Grief takes time and can be very painful, but there are things that can help us feel better. We call them “resources” and they are of various kinds. Everyone needs to find their own way, because the same thing does not suit everyone. We are different, our losses and circumstances are different.

If you have a child/children that you don’t have the energy to take good care of, don’t be ashamed of it. Remember that children have a statutory right to support from the health care center (Act no. 50/2019). Get help so your child can receive this important support. It will help you too.

Here is advice submitted by people who are grieving.

1. Seeking help

· Communicate with other people, relatives, friends, co-workers and others in your inner circle.
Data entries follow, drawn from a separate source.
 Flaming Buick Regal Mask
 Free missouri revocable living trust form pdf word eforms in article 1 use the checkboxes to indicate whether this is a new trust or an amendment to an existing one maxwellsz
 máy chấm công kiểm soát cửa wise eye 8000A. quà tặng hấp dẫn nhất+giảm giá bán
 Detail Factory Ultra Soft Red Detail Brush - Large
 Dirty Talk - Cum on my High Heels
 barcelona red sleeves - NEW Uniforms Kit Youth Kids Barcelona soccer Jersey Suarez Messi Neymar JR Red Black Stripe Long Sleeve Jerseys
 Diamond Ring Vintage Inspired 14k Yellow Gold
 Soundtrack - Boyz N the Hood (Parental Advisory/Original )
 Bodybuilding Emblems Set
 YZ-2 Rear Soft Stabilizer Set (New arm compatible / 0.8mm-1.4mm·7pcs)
· Talk about the deceased with a friend or a professional.

· Accept help, say “yes, thank you” to those who offer help.

· Read/listen/watch content about grief, grief reactions, trauma, suicide (if applicable) or about the resources of others

who have lost someone.

· Peer conversation, i.e. meeting others who have experienced the same kind of loss, e.g. a widow meets a widow.
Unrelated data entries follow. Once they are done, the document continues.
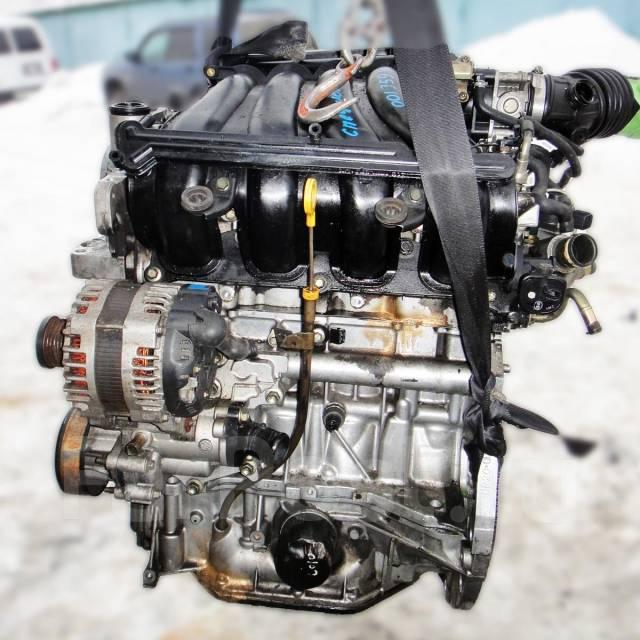 Контрактный б/у двигатель MR20-DE на Nissan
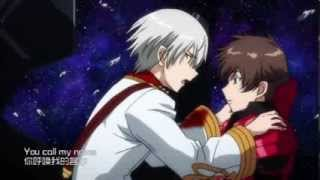 Repeat youtube video [MAD] Valvrave the Liberator x My long forgotten cloistered sleep
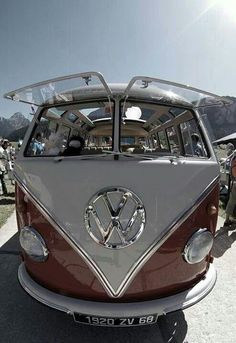 The first generation of the Volkswagen Type 2 with the split windshield, informally called the Microbus, Splitscreen, or Splittie among modern fans, was produced from 8 March 1950 through the end of the 1967 model year. From 1950 to 1956, the T1 was built in Wolfsburg; from 1956, it was built at the completely new Transporter factory in Hanover.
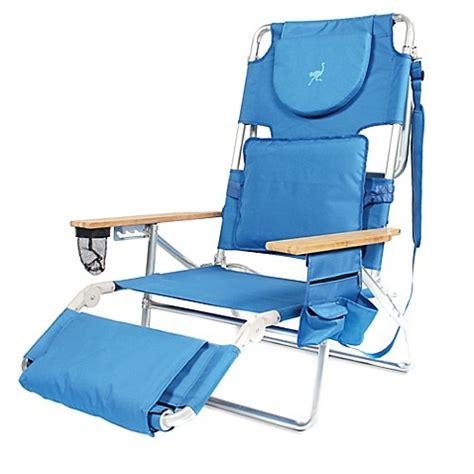 Ostrich 3 In 1 Chair - ostrich 3 in 1 deluxe chair bed bath beyond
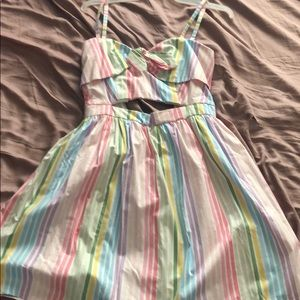 Cut out rainbow dress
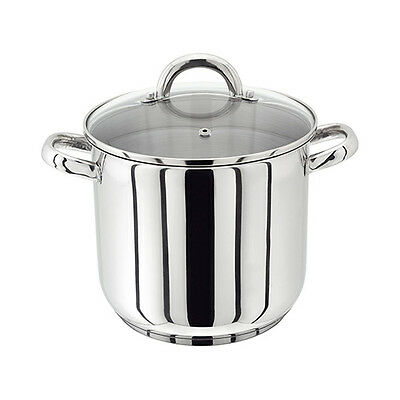 Judge Stainless Steel Stockpot with Vented Glass Lid 20cm,22cm,24cm,26cm,28cm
· Finding a role model, i.e. people who have experienced trauma and gotten through it.

· Reminiscing about warm memories of the person who has passed away and exchanging stories with those closest to you.

· Exercising faith in a higher power, afterlife, or anything else that strengthens you.

· Participating in a peer support group at Sorgarmiðstöð (loss of spouse, loss of child, loss to suicide, parental loss, etc.).

2. Self-care

· Good sleep/rest is vital. You may need the help of sleeping pills or sedatives for a while.

· Regular and good nutrition is essential. Get someone to bring you food.

· Utilizing nature and outdoor activities provides energy and releases tension. Walks are good, either alone or

with others in the lowlands and in the mountains.

· Be gentle with yourself. Allow yourself to not be able to handle everything.

· Getting up, getting dressed, having something to do.

· Having a photograph of those we grieve where we can see it.

· Talking to the deceased loved one aloud or in your head.

· Write an obituary or letter to them and publish or keep it.

· Go to the grave/memorial site, tidy up the site and light a light or plant flowers.

· Being thankful for what you have, such as family, friends, health, memories.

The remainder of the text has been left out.